Immigration officers working in 24-hour ports of entry only had access to the main immigration database via telephone during office hours from Mondays to Fridays.
The number of asylum seekers before 1979 is difficult to determine, as no separate statistics were collated.
In 1973, 34 people were granted refugee status. The total number of asylum applications in 1979 was 1,563.
Homes
DESPITE difficulties for young people getting on today’s property ladder, more than 28million people in the UK now own their own home.
But in the late 1970s fewer than ten million people owned property.
That was partly because it took months, or even years, to get a mortgage.
Building societies made young home- buyers save with them for a long period before they would grant a home loan.
Then, once you had your home, state-run gas, phone and electricity companies took ages to install equipment.
Average mortgage rates in November 1978 were 11.75 per cent, while the average house that year would cost you £15,594 — just as well that the average wage was a comparatively generous £201.33 a week.
Strikes and unions
POWER lay not with bosses but with militant shop stewards. Now Labour want to return that power to their union paymasters.

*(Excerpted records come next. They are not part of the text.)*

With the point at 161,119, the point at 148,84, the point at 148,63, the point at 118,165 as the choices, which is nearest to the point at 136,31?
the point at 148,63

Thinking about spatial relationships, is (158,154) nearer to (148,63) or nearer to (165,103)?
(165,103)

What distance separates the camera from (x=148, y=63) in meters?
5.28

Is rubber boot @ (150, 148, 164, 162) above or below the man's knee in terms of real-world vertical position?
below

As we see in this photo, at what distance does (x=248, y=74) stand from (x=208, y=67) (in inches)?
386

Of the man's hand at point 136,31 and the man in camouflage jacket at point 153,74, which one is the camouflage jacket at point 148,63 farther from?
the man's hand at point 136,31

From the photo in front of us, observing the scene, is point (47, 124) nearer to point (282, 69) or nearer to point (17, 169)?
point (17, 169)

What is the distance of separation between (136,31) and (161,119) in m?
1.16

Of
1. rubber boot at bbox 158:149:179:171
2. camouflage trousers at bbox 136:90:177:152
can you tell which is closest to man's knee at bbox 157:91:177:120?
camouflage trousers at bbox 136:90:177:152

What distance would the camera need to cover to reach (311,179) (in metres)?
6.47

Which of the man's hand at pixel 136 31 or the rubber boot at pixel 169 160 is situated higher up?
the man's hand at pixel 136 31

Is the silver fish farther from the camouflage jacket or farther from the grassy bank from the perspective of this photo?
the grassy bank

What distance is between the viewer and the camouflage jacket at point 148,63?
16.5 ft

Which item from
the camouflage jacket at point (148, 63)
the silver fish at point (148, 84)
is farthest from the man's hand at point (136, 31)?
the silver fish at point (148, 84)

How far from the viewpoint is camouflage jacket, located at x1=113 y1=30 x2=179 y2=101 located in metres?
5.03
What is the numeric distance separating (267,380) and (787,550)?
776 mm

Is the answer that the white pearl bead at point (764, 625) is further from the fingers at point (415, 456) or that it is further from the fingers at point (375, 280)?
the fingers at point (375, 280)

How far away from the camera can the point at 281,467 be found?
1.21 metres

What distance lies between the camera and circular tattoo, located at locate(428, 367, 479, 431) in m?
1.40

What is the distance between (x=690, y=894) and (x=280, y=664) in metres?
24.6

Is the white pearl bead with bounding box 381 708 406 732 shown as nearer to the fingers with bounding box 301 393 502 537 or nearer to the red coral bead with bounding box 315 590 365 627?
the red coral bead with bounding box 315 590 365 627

In 1974 a combination of sky-high oil prices and a miners’ strike led to the Three-Day Week, when firms could use electricity on only those days.
Millions of homes were regularly blacked out too — causing an unexpected baby boom.
The 1978 Winter of Discontent saw more days lost to industrial action — nine million — than at any time since the 1926 General Strike.
The next year it rose to nearly 30million. In 2016, even with the Southern Rail strike, just 269,000 days were lost to industrial action.
Petrol tanker drivers belonging to the Transport & General Workers’ Union went on strike, demanding a 60 per cent pay rise.
Miners and local authority workers put in for 40 per cent, teachers’ unions demanded 36 per cent. Bin men walked out, leaving rubbish piled on the streets throughout the UK.
When gravediggers walked out, the corpses of 150 people were stored in a factory.
Police
WATCHING Life on Mars character DCI Gene Hunt, played by Philip Glenister, led viewers to speculate that coppers were better in the 1970s.
But police corruption was rife. Whole squads of policemen were on the take, leading to a major crackdown.
A nation brought up on BBC series Dixon of Dock Green was so shocked to hear of the corruption, one lawyer said: “It was like catching the Archbishop of Canterbury in bed with a prostitute.”
Operation Countryman and the Police and Criminal Evidence Act were brought in to end corruption “on a scale that beggars description”.
Media
IN the 1970s world in which Life on Mars’s Sam Tyler suddenly found himself, there were only three TV channels and they all closed down around midnight.
The next morning there were no breakfast telly shows — they did not appear until 1983.
In 1978 Anna Ford became Britain’s first female newsreader, on ITN.
National newspapers were in the grip of print unions, who called wildcat strikes, with the result that papers were not printed, or appeared with large white spaces where the unions had objected to articles.